If we have repented of our sins, and God has forgiven them, then why are we still beating ourselves up about it? According to the Bible, the devil is “the accuser” of Christians (Revelation 12:10). Why should we do the devil’s job for him?
The Bible tells us to avoid saying destructive things. It says that our words should “edify” people. That means to build them up, as opposed to tearing them down.
Let no corrupt communication proceed out of your mouth, but that which is good to the use of edifying, that it may minister grace unto the hearers. (Ephesians 4:29, emphasis added)
That includes what we tell ourselves. When we talk to ourselves, we are both the speaker and the hearer.
As Christians, we should focus on the Lord, and on loving and serving our neighbors. Self-condemnation undermines both of those. It gets our focus on ourselves, and makes us the center of attention. It is actually a form of injured pride because it forgets that our value is in God alone.
We need to focus on God rather than on ourselves. We should try to see people (including ourselves) the way that God sees them, and try to live according to biblical principles. The Epistles can be helpful for doing this. They are pastoral letters written to Christians, and they deal with the practical issues of everyday life.
God’s Power and Faithfulness
We live in a world that is morally sliding downhill. But we can be reassured because where sin abounds, God’s grace abounds even more (Romans 5:20).
If we feel weak or inadequate, then we can be strengthened and comforted by the fact that God told Paul:
My grace is sufficient for thee: for my strength is made perfect in weakness. (2 Corinthians 12:9)
God doesn’t play favorites. What He did for Paul, He will do for all of His children. We can rest assured that God’s grace really is sufficient for us. When we are weak, He will give us His strength to go on. We can see this same promise in the Epistle of Jude, which says:
Now unto him that is able to keep you from falling, and to present you faultless before the presence of his glory with exceeding joy, To the only wise God our Saviour, be glory and majesty, dominion and power, both now and ever. Amen. (Jude 24-25)

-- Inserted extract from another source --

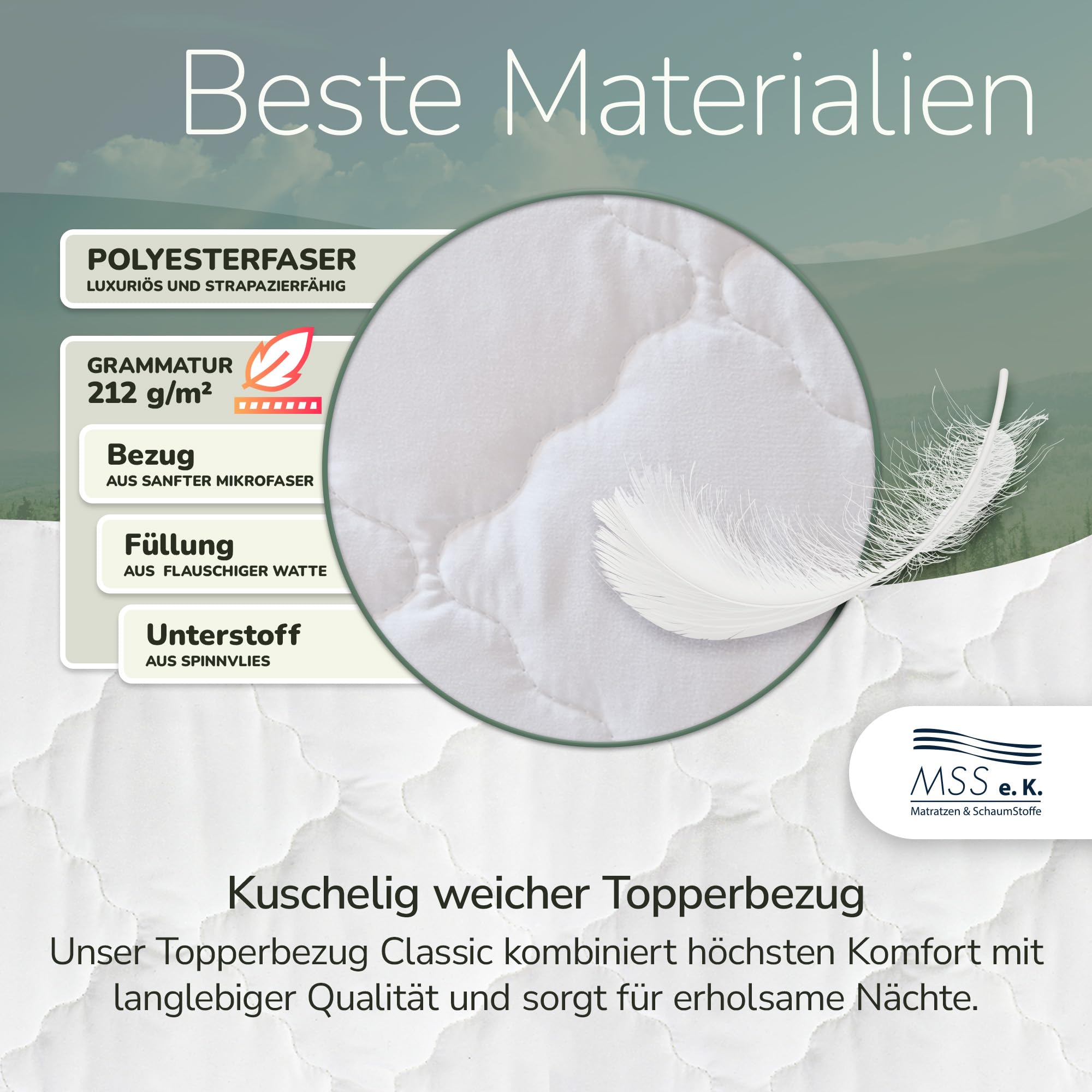 MSS e.K. hochwertiger Topperbezug Classic | 180 x 200 x 5 cm | mit Reißverschluss | aus weicher Mikrofaser | Stoffdichte: 212 g/m² | Flauschige Karosteppung | waschbar 60°C | schadstoffgeprüft
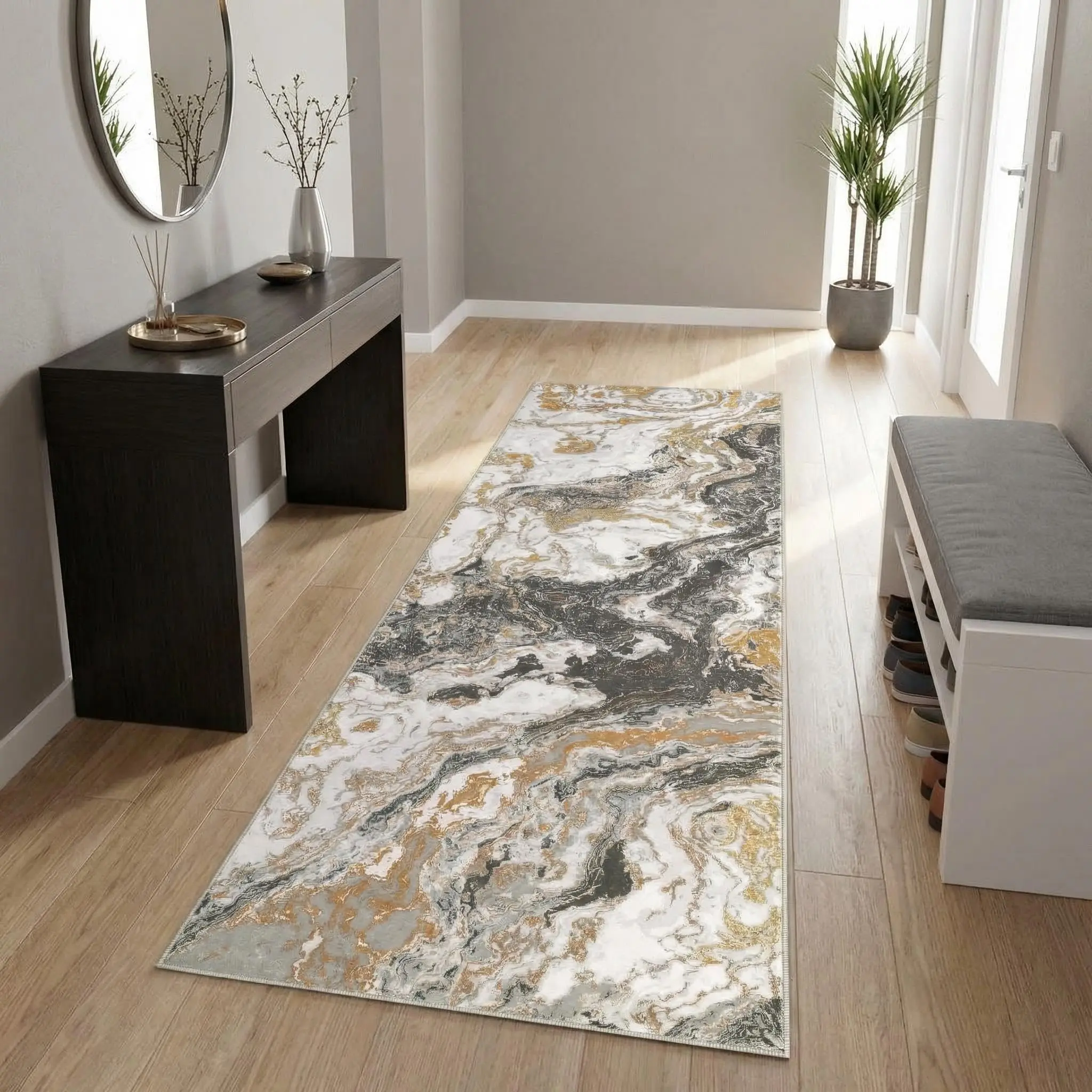 Garvee Washable Area Rug for Living Room, Abstract Marble Modern Rug, Foldable Non-Slip Soft Velvet Contemporary Carpet for Bedroom Dining Room, Indoor Low-Pile Decor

God has provided everything that we need in order to overcome every obstacle to trusting Him. The Apostle Peter told us:
According as his divine power hath given unto us all things that pertain unto life and godliness, through the knowledge of him that hath called us to glory and virtue: Whereby are given unto us exceeding great and precious promises: that by these ye might be partakers of the divine nature, having escaped the corruption that is in the world through lust. (2 Peter 1:3-4, emphasis added)
We can begin appropriating these “great and precious promises” right now. And then we can spend the rest of our lives learning how to live by them more and more consistently. It’s a process and an adventure. We can spend a lifetime doing it here on earth and then enjoy the fruits of it for all eternity.